### Job
Format the lines as a JSON list of strings, one string per line, starting with the line that contains "How far is the window" and going on through the last line of the items below. Leave out blank lines and include nothing else.

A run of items
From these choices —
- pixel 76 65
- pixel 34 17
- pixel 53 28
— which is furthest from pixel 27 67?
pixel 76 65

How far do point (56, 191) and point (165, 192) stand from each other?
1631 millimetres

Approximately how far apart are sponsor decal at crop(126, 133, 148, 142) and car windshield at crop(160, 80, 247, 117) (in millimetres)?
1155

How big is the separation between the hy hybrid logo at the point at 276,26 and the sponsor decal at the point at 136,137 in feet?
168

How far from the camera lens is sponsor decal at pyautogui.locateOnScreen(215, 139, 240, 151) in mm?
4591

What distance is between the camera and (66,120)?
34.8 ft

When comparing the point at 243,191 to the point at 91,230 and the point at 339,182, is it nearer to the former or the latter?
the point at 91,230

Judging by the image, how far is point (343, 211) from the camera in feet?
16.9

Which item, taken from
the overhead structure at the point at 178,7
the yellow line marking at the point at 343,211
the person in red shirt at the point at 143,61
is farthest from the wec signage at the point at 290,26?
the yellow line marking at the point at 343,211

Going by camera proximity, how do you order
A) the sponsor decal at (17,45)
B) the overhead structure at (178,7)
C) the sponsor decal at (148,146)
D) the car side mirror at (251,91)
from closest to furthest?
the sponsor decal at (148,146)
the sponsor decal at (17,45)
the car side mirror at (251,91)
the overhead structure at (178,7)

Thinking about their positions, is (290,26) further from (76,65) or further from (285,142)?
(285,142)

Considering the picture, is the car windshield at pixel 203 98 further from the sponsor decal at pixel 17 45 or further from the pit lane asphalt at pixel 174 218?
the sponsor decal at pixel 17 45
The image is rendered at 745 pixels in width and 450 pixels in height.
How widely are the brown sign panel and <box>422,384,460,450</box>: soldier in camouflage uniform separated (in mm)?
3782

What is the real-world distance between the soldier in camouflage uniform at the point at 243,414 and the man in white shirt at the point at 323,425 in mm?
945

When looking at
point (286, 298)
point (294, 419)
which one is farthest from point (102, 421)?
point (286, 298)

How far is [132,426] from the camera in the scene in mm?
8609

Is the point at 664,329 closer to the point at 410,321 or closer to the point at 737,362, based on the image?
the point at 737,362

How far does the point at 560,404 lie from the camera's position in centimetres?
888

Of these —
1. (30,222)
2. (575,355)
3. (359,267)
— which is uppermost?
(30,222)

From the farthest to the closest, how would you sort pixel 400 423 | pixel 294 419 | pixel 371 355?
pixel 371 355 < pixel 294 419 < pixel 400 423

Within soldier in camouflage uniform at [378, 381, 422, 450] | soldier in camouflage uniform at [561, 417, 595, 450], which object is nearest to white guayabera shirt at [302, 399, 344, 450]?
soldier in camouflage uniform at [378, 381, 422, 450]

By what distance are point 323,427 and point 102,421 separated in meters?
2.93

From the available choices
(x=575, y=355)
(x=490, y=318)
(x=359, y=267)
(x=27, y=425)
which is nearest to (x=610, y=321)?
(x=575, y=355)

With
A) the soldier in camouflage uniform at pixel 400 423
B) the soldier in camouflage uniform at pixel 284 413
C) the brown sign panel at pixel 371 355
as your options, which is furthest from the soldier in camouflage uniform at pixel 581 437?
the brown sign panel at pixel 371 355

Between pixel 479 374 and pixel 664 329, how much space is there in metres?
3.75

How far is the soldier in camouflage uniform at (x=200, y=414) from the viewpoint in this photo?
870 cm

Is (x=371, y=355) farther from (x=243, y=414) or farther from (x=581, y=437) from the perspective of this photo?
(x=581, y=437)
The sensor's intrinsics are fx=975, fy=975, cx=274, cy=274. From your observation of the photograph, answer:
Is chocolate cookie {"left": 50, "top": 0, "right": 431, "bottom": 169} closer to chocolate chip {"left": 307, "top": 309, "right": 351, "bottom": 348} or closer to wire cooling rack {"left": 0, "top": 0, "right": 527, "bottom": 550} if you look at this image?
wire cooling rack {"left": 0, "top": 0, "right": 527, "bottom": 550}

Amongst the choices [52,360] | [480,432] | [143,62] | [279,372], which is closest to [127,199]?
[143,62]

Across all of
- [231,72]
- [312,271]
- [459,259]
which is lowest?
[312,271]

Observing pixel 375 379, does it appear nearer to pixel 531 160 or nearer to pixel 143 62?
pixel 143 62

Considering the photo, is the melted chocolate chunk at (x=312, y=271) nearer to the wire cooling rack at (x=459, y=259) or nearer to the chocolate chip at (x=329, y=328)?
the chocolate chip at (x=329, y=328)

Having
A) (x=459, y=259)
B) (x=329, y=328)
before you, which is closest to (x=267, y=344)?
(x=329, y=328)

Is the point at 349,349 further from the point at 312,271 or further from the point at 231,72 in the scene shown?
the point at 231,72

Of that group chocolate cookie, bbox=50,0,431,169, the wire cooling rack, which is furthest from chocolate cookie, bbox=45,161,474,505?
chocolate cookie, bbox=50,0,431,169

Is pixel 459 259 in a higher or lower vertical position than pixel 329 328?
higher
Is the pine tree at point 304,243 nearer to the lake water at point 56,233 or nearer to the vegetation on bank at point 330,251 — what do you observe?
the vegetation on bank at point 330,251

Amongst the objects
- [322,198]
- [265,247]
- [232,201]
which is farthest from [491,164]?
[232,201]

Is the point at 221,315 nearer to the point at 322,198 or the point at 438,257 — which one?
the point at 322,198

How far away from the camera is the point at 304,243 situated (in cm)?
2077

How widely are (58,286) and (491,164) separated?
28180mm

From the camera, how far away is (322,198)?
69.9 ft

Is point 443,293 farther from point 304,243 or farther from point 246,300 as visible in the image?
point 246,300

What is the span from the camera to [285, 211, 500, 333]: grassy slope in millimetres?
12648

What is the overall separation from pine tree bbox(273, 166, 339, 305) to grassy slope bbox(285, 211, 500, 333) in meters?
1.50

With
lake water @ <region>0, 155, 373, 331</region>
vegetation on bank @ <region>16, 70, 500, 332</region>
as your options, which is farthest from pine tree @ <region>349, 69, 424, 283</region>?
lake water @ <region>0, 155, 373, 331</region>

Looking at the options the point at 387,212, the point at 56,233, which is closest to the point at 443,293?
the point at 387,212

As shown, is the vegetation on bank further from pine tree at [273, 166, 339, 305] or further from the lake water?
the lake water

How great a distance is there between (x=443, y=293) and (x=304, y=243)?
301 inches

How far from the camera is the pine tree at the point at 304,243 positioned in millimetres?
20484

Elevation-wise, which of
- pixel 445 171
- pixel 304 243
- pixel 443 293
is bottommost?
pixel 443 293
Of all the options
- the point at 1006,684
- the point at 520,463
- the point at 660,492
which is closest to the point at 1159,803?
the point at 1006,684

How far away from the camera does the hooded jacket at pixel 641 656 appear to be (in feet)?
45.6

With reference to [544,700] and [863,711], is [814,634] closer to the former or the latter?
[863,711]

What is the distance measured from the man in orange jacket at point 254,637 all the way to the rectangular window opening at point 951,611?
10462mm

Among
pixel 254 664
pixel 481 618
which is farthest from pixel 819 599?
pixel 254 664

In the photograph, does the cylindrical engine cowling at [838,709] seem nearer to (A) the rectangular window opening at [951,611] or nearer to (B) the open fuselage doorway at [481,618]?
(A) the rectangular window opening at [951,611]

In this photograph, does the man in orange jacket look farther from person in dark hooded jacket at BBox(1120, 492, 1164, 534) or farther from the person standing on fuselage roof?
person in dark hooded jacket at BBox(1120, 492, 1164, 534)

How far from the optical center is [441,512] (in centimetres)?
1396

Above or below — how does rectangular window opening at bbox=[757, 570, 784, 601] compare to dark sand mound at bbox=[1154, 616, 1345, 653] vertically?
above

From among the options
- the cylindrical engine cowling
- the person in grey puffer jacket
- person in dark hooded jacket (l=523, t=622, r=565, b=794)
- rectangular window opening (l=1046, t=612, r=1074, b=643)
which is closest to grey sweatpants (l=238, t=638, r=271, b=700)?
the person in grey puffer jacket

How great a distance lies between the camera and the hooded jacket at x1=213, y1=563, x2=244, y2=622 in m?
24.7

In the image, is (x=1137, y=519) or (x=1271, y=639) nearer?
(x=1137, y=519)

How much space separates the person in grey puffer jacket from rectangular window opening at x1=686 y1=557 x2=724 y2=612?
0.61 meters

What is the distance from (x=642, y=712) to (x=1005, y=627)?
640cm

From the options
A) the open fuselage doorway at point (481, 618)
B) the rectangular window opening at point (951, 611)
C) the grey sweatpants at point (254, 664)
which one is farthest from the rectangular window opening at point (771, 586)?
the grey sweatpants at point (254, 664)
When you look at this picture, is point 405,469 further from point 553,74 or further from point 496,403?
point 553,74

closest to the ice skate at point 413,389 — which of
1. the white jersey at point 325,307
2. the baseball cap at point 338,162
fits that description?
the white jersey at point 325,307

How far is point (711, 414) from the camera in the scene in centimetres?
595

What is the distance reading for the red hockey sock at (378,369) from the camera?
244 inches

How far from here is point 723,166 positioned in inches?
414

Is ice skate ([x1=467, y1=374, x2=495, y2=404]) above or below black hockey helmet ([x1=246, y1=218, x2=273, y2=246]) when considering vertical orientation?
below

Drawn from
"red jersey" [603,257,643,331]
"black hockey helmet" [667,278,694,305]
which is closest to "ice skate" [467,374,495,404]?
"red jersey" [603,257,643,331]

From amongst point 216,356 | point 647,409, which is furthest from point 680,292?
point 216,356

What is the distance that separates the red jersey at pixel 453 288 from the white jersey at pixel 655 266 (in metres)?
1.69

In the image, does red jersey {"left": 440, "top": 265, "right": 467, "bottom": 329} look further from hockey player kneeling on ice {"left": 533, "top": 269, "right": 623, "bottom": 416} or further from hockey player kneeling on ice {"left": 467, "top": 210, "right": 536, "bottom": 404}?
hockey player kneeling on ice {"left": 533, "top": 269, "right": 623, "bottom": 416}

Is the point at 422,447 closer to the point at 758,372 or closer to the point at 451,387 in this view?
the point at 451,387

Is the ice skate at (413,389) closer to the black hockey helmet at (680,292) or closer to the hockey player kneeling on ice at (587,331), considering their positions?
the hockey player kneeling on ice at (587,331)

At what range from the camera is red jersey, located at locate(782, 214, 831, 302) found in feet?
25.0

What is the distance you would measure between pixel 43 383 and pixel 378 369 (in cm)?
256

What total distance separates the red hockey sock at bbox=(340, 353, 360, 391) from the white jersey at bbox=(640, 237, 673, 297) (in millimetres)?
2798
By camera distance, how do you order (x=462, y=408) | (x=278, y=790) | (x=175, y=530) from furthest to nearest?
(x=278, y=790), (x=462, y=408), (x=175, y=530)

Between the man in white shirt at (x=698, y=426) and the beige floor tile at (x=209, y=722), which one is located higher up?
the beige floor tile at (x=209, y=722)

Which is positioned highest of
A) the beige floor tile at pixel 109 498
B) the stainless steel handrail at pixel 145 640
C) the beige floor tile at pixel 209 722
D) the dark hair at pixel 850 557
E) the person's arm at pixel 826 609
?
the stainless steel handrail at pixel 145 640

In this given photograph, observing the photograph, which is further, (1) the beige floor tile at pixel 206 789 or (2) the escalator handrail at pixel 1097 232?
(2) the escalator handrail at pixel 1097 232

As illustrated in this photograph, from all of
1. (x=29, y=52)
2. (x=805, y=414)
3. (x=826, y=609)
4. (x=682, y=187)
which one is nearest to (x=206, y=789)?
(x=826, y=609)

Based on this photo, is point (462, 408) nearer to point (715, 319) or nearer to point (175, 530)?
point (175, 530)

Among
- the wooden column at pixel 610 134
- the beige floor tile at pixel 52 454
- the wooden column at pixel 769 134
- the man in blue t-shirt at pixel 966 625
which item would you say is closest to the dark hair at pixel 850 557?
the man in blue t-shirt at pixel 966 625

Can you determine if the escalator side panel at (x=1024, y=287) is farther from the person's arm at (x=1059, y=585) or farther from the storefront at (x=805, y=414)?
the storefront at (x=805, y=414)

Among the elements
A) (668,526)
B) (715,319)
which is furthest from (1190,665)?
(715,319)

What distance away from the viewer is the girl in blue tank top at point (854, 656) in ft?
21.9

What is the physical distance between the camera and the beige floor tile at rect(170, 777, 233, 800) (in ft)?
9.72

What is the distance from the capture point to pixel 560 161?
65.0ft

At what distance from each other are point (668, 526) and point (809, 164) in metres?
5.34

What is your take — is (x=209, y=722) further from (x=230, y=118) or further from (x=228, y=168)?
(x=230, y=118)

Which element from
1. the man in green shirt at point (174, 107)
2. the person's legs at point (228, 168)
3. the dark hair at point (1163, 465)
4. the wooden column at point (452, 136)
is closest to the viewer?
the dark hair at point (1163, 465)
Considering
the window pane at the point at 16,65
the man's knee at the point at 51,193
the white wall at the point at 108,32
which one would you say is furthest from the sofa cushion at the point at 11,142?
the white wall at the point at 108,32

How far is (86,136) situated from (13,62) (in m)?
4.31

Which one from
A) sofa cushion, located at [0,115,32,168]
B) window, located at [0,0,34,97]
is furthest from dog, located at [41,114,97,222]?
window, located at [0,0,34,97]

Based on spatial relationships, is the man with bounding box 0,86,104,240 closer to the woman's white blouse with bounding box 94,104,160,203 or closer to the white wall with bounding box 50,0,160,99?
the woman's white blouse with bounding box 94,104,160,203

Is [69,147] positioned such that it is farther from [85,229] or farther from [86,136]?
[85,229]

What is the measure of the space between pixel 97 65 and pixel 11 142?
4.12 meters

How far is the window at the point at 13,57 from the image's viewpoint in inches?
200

### Solution to this problem
[
  "How far is the window at the point at 13,57 from the image's viewpoint in inches?",
  "200"
]